The research represents the culmination of more than a decade of investigation into the NRF2 gene, a known driver of treatment resistance. Results were consistent across multiple in vitro studies using human lung cancer cell lines and in vivo animal models.
"We've seen compelling evidence at every stage of research," said Kelly Banas, Ph.D., lead author of the study and associate director of research at the Gene Editing Institute. "It's a strong foundation for taking the next step toward clinical trials."
Targeting Lung Squamous Cell Carcinoma
The study focused on lung squamous cell carcinoma, an aggressive and common form of non-small cell lung cancer (NSCLC) that accounts for 20% to 30% of all lung cancer cases, according to the American Cancer Society. It's estimated that over 190,000 people in the U.S. will be diagnosed in 2025.
The research team zeroed in on a tumor-specific mutation, R34G, in the NRF2 gene, which acts as a master regulator of cellular stress responses. When overactive, NRF2 helps cancer cells withstand chemotherapy by managing cellular stress.
Using CRISPR/Cas9, the team engineered lung cancer cells with the R34G mutation and successfully knocked out NRF2. This intervention restored sensitivity to chemotherapy drugs such as carboplatin and paclitaxel. In animal models, tumors directly treated with CRISPR to knockout NRF2 grew more slowly and responded better to treatment.
Broad Therapeutic Implications
While the research centered on lung squamous cell carcinoma, the implications extend far beyond this single cancer type. Overactive NRF2 contributes to chemotherapy resistance in several solid tumors, including liver, esophageal and head and neck cancers. The results suggest a CRISPR-based strategy targeting NRF2 could help resensitize a wide range of treatment-resistant tumors to standard chemotherapy.
"This is a significant step toward overcoming one of the biggest challenges in cancer therapy – drug resistance," Banas said. "By targeting a key transcription factor that drives resistance, we've shown that gene editing can re-sensitize tumors to standard treatment. We're hopeful that in clinical trials and beyond, this is what will allow chemotherapy to improve outcomes for patients and could enable them to remain healthier during the entirety of their treatment regimen."
Precision Editing with Clinical Feasibility
One of the most promising discoveries was that disrupting NRF2 in just 20% to 40% of tumor cells was enough to improve the response to chemotherapy and shrink tumors. This insight is particularly relevant for clinical use, where editing every cancer cell may not be feasible.

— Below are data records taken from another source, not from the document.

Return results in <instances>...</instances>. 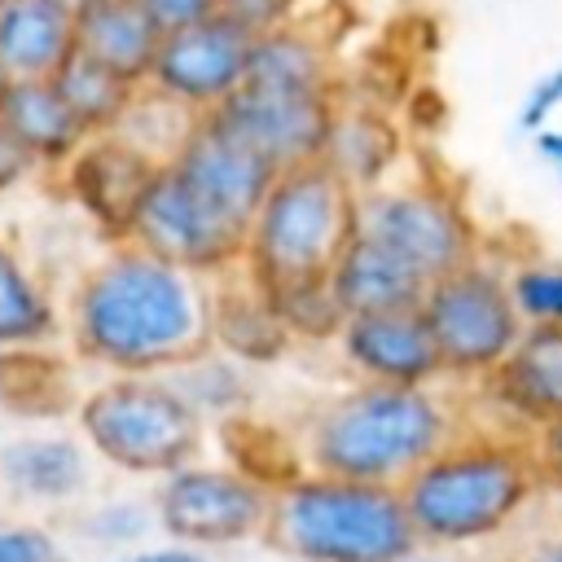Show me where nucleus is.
Listing matches in <instances>:
<instances>
[{
    "label": "nucleus",
    "mask_w": 562,
    "mask_h": 562,
    "mask_svg": "<svg viewBox=\"0 0 562 562\" xmlns=\"http://www.w3.org/2000/svg\"><path fill=\"white\" fill-rule=\"evenodd\" d=\"M158 167L162 162H154L145 149L114 132L88 136L83 149L61 167V189L110 246H123L132 237L140 198L149 193Z\"/></svg>",
    "instance_id": "ddd939ff"
},
{
    "label": "nucleus",
    "mask_w": 562,
    "mask_h": 562,
    "mask_svg": "<svg viewBox=\"0 0 562 562\" xmlns=\"http://www.w3.org/2000/svg\"><path fill=\"white\" fill-rule=\"evenodd\" d=\"M154 505L140 501V496H101L97 505H88L75 522V531L97 544V549H114V553H127L136 544H145V536L154 531Z\"/></svg>",
    "instance_id": "2f4dec72"
},
{
    "label": "nucleus",
    "mask_w": 562,
    "mask_h": 562,
    "mask_svg": "<svg viewBox=\"0 0 562 562\" xmlns=\"http://www.w3.org/2000/svg\"><path fill=\"white\" fill-rule=\"evenodd\" d=\"M263 294H268L272 312L281 316V325H285V334H290L294 342H316V347H325V342L338 338V329H342V321H347L342 307H338V299H334V290H329V277L272 285V290H263Z\"/></svg>",
    "instance_id": "7c9ffc66"
},
{
    "label": "nucleus",
    "mask_w": 562,
    "mask_h": 562,
    "mask_svg": "<svg viewBox=\"0 0 562 562\" xmlns=\"http://www.w3.org/2000/svg\"><path fill=\"white\" fill-rule=\"evenodd\" d=\"M53 88L61 92V101L70 105V114L83 123L88 136H110L119 132V123L127 119L140 83H127L123 75H114L110 66L92 61L88 53H70L61 61V70L53 75Z\"/></svg>",
    "instance_id": "bb28decb"
},
{
    "label": "nucleus",
    "mask_w": 562,
    "mask_h": 562,
    "mask_svg": "<svg viewBox=\"0 0 562 562\" xmlns=\"http://www.w3.org/2000/svg\"><path fill=\"white\" fill-rule=\"evenodd\" d=\"M132 246L145 255L176 263L193 277L220 281L241 268L246 255V228L220 215L184 176H176L167 162L158 167L149 193L140 198L136 224H132Z\"/></svg>",
    "instance_id": "9d476101"
},
{
    "label": "nucleus",
    "mask_w": 562,
    "mask_h": 562,
    "mask_svg": "<svg viewBox=\"0 0 562 562\" xmlns=\"http://www.w3.org/2000/svg\"><path fill=\"white\" fill-rule=\"evenodd\" d=\"M329 290L342 307V316H369V312H395V307H417L426 281L382 241L369 233H351L342 255L329 268Z\"/></svg>",
    "instance_id": "aec40b11"
},
{
    "label": "nucleus",
    "mask_w": 562,
    "mask_h": 562,
    "mask_svg": "<svg viewBox=\"0 0 562 562\" xmlns=\"http://www.w3.org/2000/svg\"><path fill=\"white\" fill-rule=\"evenodd\" d=\"M356 233V193L321 162L290 167L272 180L246 224L241 268L259 290L329 277Z\"/></svg>",
    "instance_id": "423d86ee"
},
{
    "label": "nucleus",
    "mask_w": 562,
    "mask_h": 562,
    "mask_svg": "<svg viewBox=\"0 0 562 562\" xmlns=\"http://www.w3.org/2000/svg\"><path fill=\"white\" fill-rule=\"evenodd\" d=\"M461 426L465 408L443 386L351 382L307 413L299 448L312 474L400 487Z\"/></svg>",
    "instance_id": "7ed1b4c3"
},
{
    "label": "nucleus",
    "mask_w": 562,
    "mask_h": 562,
    "mask_svg": "<svg viewBox=\"0 0 562 562\" xmlns=\"http://www.w3.org/2000/svg\"><path fill=\"white\" fill-rule=\"evenodd\" d=\"M92 452L75 430L35 426L0 439V492L22 505H75L92 487Z\"/></svg>",
    "instance_id": "f3484780"
},
{
    "label": "nucleus",
    "mask_w": 562,
    "mask_h": 562,
    "mask_svg": "<svg viewBox=\"0 0 562 562\" xmlns=\"http://www.w3.org/2000/svg\"><path fill=\"white\" fill-rule=\"evenodd\" d=\"M61 334L105 378H162L211 347V281L123 241L70 285Z\"/></svg>",
    "instance_id": "f257e3e1"
},
{
    "label": "nucleus",
    "mask_w": 562,
    "mask_h": 562,
    "mask_svg": "<svg viewBox=\"0 0 562 562\" xmlns=\"http://www.w3.org/2000/svg\"><path fill=\"white\" fill-rule=\"evenodd\" d=\"M400 496L422 549L461 553L518 531L549 487L527 439L465 422L400 483Z\"/></svg>",
    "instance_id": "f03ea898"
},
{
    "label": "nucleus",
    "mask_w": 562,
    "mask_h": 562,
    "mask_svg": "<svg viewBox=\"0 0 562 562\" xmlns=\"http://www.w3.org/2000/svg\"><path fill=\"white\" fill-rule=\"evenodd\" d=\"M470 395L483 404L474 426L531 439L540 426L562 417V329H522L505 364Z\"/></svg>",
    "instance_id": "4468645a"
},
{
    "label": "nucleus",
    "mask_w": 562,
    "mask_h": 562,
    "mask_svg": "<svg viewBox=\"0 0 562 562\" xmlns=\"http://www.w3.org/2000/svg\"><path fill=\"white\" fill-rule=\"evenodd\" d=\"M558 123H562V66L531 79V88L522 92V105H518V132H527V136H540Z\"/></svg>",
    "instance_id": "72a5a7b5"
},
{
    "label": "nucleus",
    "mask_w": 562,
    "mask_h": 562,
    "mask_svg": "<svg viewBox=\"0 0 562 562\" xmlns=\"http://www.w3.org/2000/svg\"><path fill=\"white\" fill-rule=\"evenodd\" d=\"M61 338V303L31 272V263L0 241V351L48 347Z\"/></svg>",
    "instance_id": "a878e982"
},
{
    "label": "nucleus",
    "mask_w": 562,
    "mask_h": 562,
    "mask_svg": "<svg viewBox=\"0 0 562 562\" xmlns=\"http://www.w3.org/2000/svg\"><path fill=\"white\" fill-rule=\"evenodd\" d=\"M57 4H61V9H70V13H79V9H88L92 0H57Z\"/></svg>",
    "instance_id": "37998d69"
},
{
    "label": "nucleus",
    "mask_w": 562,
    "mask_h": 562,
    "mask_svg": "<svg viewBox=\"0 0 562 562\" xmlns=\"http://www.w3.org/2000/svg\"><path fill=\"white\" fill-rule=\"evenodd\" d=\"M356 228L395 250L422 281H435L487 250L465 193L430 176H395L356 193Z\"/></svg>",
    "instance_id": "6e6552de"
},
{
    "label": "nucleus",
    "mask_w": 562,
    "mask_h": 562,
    "mask_svg": "<svg viewBox=\"0 0 562 562\" xmlns=\"http://www.w3.org/2000/svg\"><path fill=\"white\" fill-rule=\"evenodd\" d=\"M75 53V13L57 0L0 4V70L9 79H53Z\"/></svg>",
    "instance_id": "5701e85b"
},
{
    "label": "nucleus",
    "mask_w": 562,
    "mask_h": 562,
    "mask_svg": "<svg viewBox=\"0 0 562 562\" xmlns=\"http://www.w3.org/2000/svg\"><path fill=\"white\" fill-rule=\"evenodd\" d=\"M0 562H70V553L53 527L0 514Z\"/></svg>",
    "instance_id": "473e14b6"
},
{
    "label": "nucleus",
    "mask_w": 562,
    "mask_h": 562,
    "mask_svg": "<svg viewBox=\"0 0 562 562\" xmlns=\"http://www.w3.org/2000/svg\"><path fill=\"white\" fill-rule=\"evenodd\" d=\"M342 364L356 382L378 386H443V364L435 338L422 321V307L347 316L334 338Z\"/></svg>",
    "instance_id": "dca6fc26"
},
{
    "label": "nucleus",
    "mask_w": 562,
    "mask_h": 562,
    "mask_svg": "<svg viewBox=\"0 0 562 562\" xmlns=\"http://www.w3.org/2000/svg\"><path fill=\"white\" fill-rule=\"evenodd\" d=\"M246 83L281 88V92H338L334 57L316 31L303 22H290L281 31H268L250 48Z\"/></svg>",
    "instance_id": "393cba45"
},
{
    "label": "nucleus",
    "mask_w": 562,
    "mask_h": 562,
    "mask_svg": "<svg viewBox=\"0 0 562 562\" xmlns=\"http://www.w3.org/2000/svg\"><path fill=\"white\" fill-rule=\"evenodd\" d=\"M250 48H255V40L215 13L198 26L162 35L145 88L162 92L167 101L184 105L189 114H215L246 83Z\"/></svg>",
    "instance_id": "9b49d317"
},
{
    "label": "nucleus",
    "mask_w": 562,
    "mask_h": 562,
    "mask_svg": "<svg viewBox=\"0 0 562 562\" xmlns=\"http://www.w3.org/2000/svg\"><path fill=\"white\" fill-rule=\"evenodd\" d=\"M263 540L294 562H404L422 549L400 487L312 470L272 492Z\"/></svg>",
    "instance_id": "20e7f679"
},
{
    "label": "nucleus",
    "mask_w": 562,
    "mask_h": 562,
    "mask_svg": "<svg viewBox=\"0 0 562 562\" xmlns=\"http://www.w3.org/2000/svg\"><path fill=\"white\" fill-rule=\"evenodd\" d=\"M140 4L158 22L162 35L184 31V26H198V22H206V18L220 13V0H140Z\"/></svg>",
    "instance_id": "c9c22d12"
},
{
    "label": "nucleus",
    "mask_w": 562,
    "mask_h": 562,
    "mask_svg": "<svg viewBox=\"0 0 562 562\" xmlns=\"http://www.w3.org/2000/svg\"><path fill=\"white\" fill-rule=\"evenodd\" d=\"M154 522L167 540L215 553L246 540H263L272 492L228 461H189L154 483Z\"/></svg>",
    "instance_id": "1a4fd4ad"
},
{
    "label": "nucleus",
    "mask_w": 562,
    "mask_h": 562,
    "mask_svg": "<svg viewBox=\"0 0 562 562\" xmlns=\"http://www.w3.org/2000/svg\"><path fill=\"white\" fill-rule=\"evenodd\" d=\"M162 31L140 0H92L75 13V48L110 66L127 83H145L158 57Z\"/></svg>",
    "instance_id": "4be33fe9"
},
{
    "label": "nucleus",
    "mask_w": 562,
    "mask_h": 562,
    "mask_svg": "<svg viewBox=\"0 0 562 562\" xmlns=\"http://www.w3.org/2000/svg\"><path fill=\"white\" fill-rule=\"evenodd\" d=\"M0 4H4V0H0Z\"/></svg>",
    "instance_id": "a18cd8bd"
},
{
    "label": "nucleus",
    "mask_w": 562,
    "mask_h": 562,
    "mask_svg": "<svg viewBox=\"0 0 562 562\" xmlns=\"http://www.w3.org/2000/svg\"><path fill=\"white\" fill-rule=\"evenodd\" d=\"M220 435V452L233 470L250 474L255 483H263L268 492L285 487L290 479H299L307 465H303V448H299V435L246 413V417H233L224 426H215Z\"/></svg>",
    "instance_id": "cd10ccee"
},
{
    "label": "nucleus",
    "mask_w": 562,
    "mask_h": 562,
    "mask_svg": "<svg viewBox=\"0 0 562 562\" xmlns=\"http://www.w3.org/2000/svg\"><path fill=\"white\" fill-rule=\"evenodd\" d=\"M110 562H215V558L202 553V549L162 540V544H136V549H127V553H114Z\"/></svg>",
    "instance_id": "58836bf2"
},
{
    "label": "nucleus",
    "mask_w": 562,
    "mask_h": 562,
    "mask_svg": "<svg viewBox=\"0 0 562 562\" xmlns=\"http://www.w3.org/2000/svg\"><path fill=\"white\" fill-rule=\"evenodd\" d=\"M509 299L518 307L522 329H562V259L522 250L505 259Z\"/></svg>",
    "instance_id": "c756f323"
},
{
    "label": "nucleus",
    "mask_w": 562,
    "mask_h": 562,
    "mask_svg": "<svg viewBox=\"0 0 562 562\" xmlns=\"http://www.w3.org/2000/svg\"><path fill=\"white\" fill-rule=\"evenodd\" d=\"M211 347L246 369H268L294 347L268 294L246 277V268L211 281Z\"/></svg>",
    "instance_id": "6ab92c4d"
},
{
    "label": "nucleus",
    "mask_w": 562,
    "mask_h": 562,
    "mask_svg": "<svg viewBox=\"0 0 562 562\" xmlns=\"http://www.w3.org/2000/svg\"><path fill=\"white\" fill-rule=\"evenodd\" d=\"M40 167H35V158L22 149V140L0 123V198L4 193H13L18 184H26L31 176H35Z\"/></svg>",
    "instance_id": "4c0bfd02"
},
{
    "label": "nucleus",
    "mask_w": 562,
    "mask_h": 562,
    "mask_svg": "<svg viewBox=\"0 0 562 562\" xmlns=\"http://www.w3.org/2000/svg\"><path fill=\"white\" fill-rule=\"evenodd\" d=\"M75 356H61L57 342L48 347H13L0 351V413L18 422H61L79 408Z\"/></svg>",
    "instance_id": "412c9836"
},
{
    "label": "nucleus",
    "mask_w": 562,
    "mask_h": 562,
    "mask_svg": "<svg viewBox=\"0 0 562 562\" xmlns=\"http://www.w3.org/2000/svg\"><path fill=\"white\" fill-rule=\"evenodd\" d=\"M531 145H536V154L553 167V176L562 180V123L549 127V132H540V136H531Z\"/></svg>",
    "instance_id": "a19ab883"
},
{
    "label": "nucleus",
    "mask_w": 562,
    "mask_h": 562,
    "mask_svg": "<svg viewBox=\"0 0 562 562\" xmlns=\"http://www.w3.org/2000/svg\"><path fill=\"white\" fill-rule=\"evenodd\" d=\"M220 18H228L237 31L259 40L268 31L299 22V0H220Z\"/></svg>",
    "instance_id": "f704fd0d"
},
{
    "label": "nucleus",
    "mask_w": 562,
    "mask_h": 562,
    "mask_svg": "<svg viewBox=\"0 0 562 562\" xmlns=\"http://www.w3.org/2000/svg\"><path fill=\"white\" fill-rule=\"evenodd\" d=\"M527 443H531V457H536V465L544 474V487L549 492H562V417H553L549 426H540Z\"/></svg>",
    "instance_id": "e433bc0d"
},
{
    "label": "nucleus",
    "mask_w": 562,
    "mask_h": 562,
    "mask_svg": "<svg viewBox=\"0 0 562 562\" xmlns=\"http://www.w3.org/2000/svg\"><path fill=\"white\" fill-rule=\"evenodd\" d=\"M334 110H338V92H281V88L241 83L215 110V119L233 127L250 149H259L277 171H290L321 162Z\"/></svg>",
    "instance_id": "f8f14e48"
},
{
    "label": "nucleus",
    "mask_w": 562,
    "mask_h": 562,
    "mask_svg": "<svg viewBox=\"0 0 562 562\" xmlns=\"http://www.w3.org/2000/svg\"><path fill=\"white\" fill-rule=\"evenodd\" d=\"M75 435L83 448L132 479H162L202 457L211 426L171 378H101L79 395Z\"/></svg>",
    "instance_id": "39448f33"
},
{
    "label": "nucleus",
    "mask_w": 562,
    "mask_h": 562,
    "mask_svg": "<svg viewBox=\"0 0 562 562\" xmlns=\"http://www.w3.org/2000/svg\"><path fill=\"white\" fill-rule=\"evenodd\" d=\"M417 307L435 338L443 382L461 391L483 386L522 338V321L505 281V259H496L492 246L479 259L426 281Z\"/></svg>",
    "instance_id": "0eeeda50"
},
{
    "label": "nucleus",
    "mask_w": 562,
    "mask_h": 562,
    "mask_svg": "<svg viewBox=\"0 0 562 562\" xmlns=\"http://www.w3.org/2000/svg\"><path fill=\"white\" fill-rule=\"evenodd\" d=\"M509 562H562V522H558V527L536 531L527 544H518V549H514V558H509Z\"/></svg>",
    "instance_id": "ea45409f"
},
{
    "label": "nucleus",
    "mask_w": 562,
    "mask_h": 562,
    "mask_svg": "<svg viewBox=\"0 0 562 562\" xmlns=\"http://www.w3.org/2000/svg\"><path fill=\"white\" fill-rule=\"evenodd\" d=\"M9 83H13V79H9L4 70H0V105H4V92H9Z\"/></svg>",
    "instance_id": "c03bdc74"
},
{
    "label": "nucleus",
    "mask_w": 562,
    "mask_h": 562,
    "mask_svg": "<svg viewBox=\"0 0 562 562\" xmlns=\"http://www.w3.org/2000/svg\"><path fill=\"white\" fill-rule=\"evenodd\" d=\"M167 167L176 176H184L220 215H228L241 228L250 224L255 206L263 202V193L281 176L259 149H250L215 114H198V123L189 127V136L180 140V149L171 154Z\"/></svg>",
    "instance_id": "2eb2a0df"
},
{
    "label": "nucleus",
    "mask_w": 562,
    "mask_h": 562,
    "mask_svg": "<svg viewBox=\"0 0 562 562\" xmlns=\"http://www.w3.org/2000/svg\"><path fill=\"white\" fill-rule=\"evenodd\" d=\"M404 562H452L448 553H439V549H413Z\"/></svg>",
    "instance_id": "79ce46f5"
},
{
    "label": "nucleus",
    "mask_w": 562,
    "mask_h": 562,
    "mask_svg": "<svg viewBox=\"0 0 562 562\" xmlns=\"http://www.w3.org/2000/svg\"><path fill=\"white\" fill-rule=\"evenodd\" d=\"M404 158V132L400 123L378 110V105H360V101H342L338 92V110L321 149V167H329L351 193H369L386 180H395V167Z\"/></svg>",
    "instance_id": "a211bd4d"
},
{
    "label": "nucleus",
    "mask_w": 562,
    "mask_h": 562,
    "mask_svg": "<svg viewBox=\"0 0 562 562\" xmlns=\"http://www.w3.org/2000/svg\"><path fill=\"white\" fill-rule=\"evenodd\" d=\"M171 386L193 404V413L215 430L233 417H246L250 413V400H255V369L220 356L215 347H206L202 356L184 360L180 369L167 373Z\"/></svg>",
    "instance_id": "c85d7f7f"
},
{
    "label": "nucleus",
    "mask_w": 562,
    "mask_h": 562,
    "mask_svg": "<svg viewBox=\"0 0 562 562\" xmlns=\"http://www.w3.org/2000/svg\"><path fill=\"white\" fill-rule=\"evenodd\" d=\"M0 123L22 140L40 171H61L88 140L83 123L70 114L53 79H13L0 105Z\"/></svg>",
    "instance_id": "b1692460"
}]
</instances>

To test therapy in mice, the researchers used lipid nanoparticles (LNPs), a non-viral method with high efficiency and low risk of unintended, off-target effects. Sequencing confirmed that the edits were highly specific to the mutated NRF2 gene, with minimal unintended changes elsewhere in the genome.

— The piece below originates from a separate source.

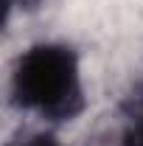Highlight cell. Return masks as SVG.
<instances>
[{"mask_svg":"<svg viewBox=\"0 0 143 146\" xmlns=\"http://www.w3.org/2000/svg\"><path fill=\"white\" fill-rule=\"evenodd\" d=\"M9 96L17 110L34 112L48 124L76 121L84 107L79 51L68 42H34L11 68Z\"/></svg>","mask_w":143,"mask_h":146,"instance_id":"obj_1","label":"cell"},{"mask_svg":"<svg viewBox=\"0 0 143 146\" xmlns=\"http://www.w3.org/2000/svg\"><path fill=\"white\" fill-rule=\"evenodd\" d=\"M118 146H143V79L135 84L124 104V124Z\"/></svg>","mask_w":143,"mask_h":146,"instance_id":"obj_2","label":"cell"},{"mask_svg":"<svg viewBox=\"0 0 143 146\" xmlns=\"http://www.w3.org/2000/svg\"><path fill=\"white\" fill-rule=\"evenodd\" d=\"M14 146H68V143H62L54 132H31V135L20 138Z\"/></svg>","mask_w":143,"mask_h":146,"instance_id":"obj_3","label":"cell"},{"mask_svg":"<svg viewBox=\"0 0 143 146\" xmlns=\"http://www.w3.org/2000/svg\"><path fill=\"white\" fill-rule=\"evenodd\" d=\"M6 3V9H23V11H31V9H36L42 0H3Z\"/></svg>","mask_w":143,"mask_h":146,"instance_id":"obj_4","label":"cell"}]
</instances>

"The power of this CRISPR therapy lies in its precision. It's like an arrow that hits only the bullseye," said Banas. "This level of specificity with minimal unanticipated genomic side effects offers real hope for the cancer patients who could one day receive this treatment."
Transformational Approach to Drug Resistance
Eric Kmiec, Ph.D., senior author of the study and executive director of the Gene Editing Institute, emphasized the paradigm-shifting nature of the approach. "This work brings transformational change to how we think about treating resistant cancers," Kmiec said. "Instead of developing entirely new drugs, we are using gene editing to make existing ones effective again."
The strategy represents a fundamental shift from traditional drug development approaches, leveraging gene editing technology to restore the effectiveness of established chemotherapy regimens rather than requiring entirely new therapeutic compounds.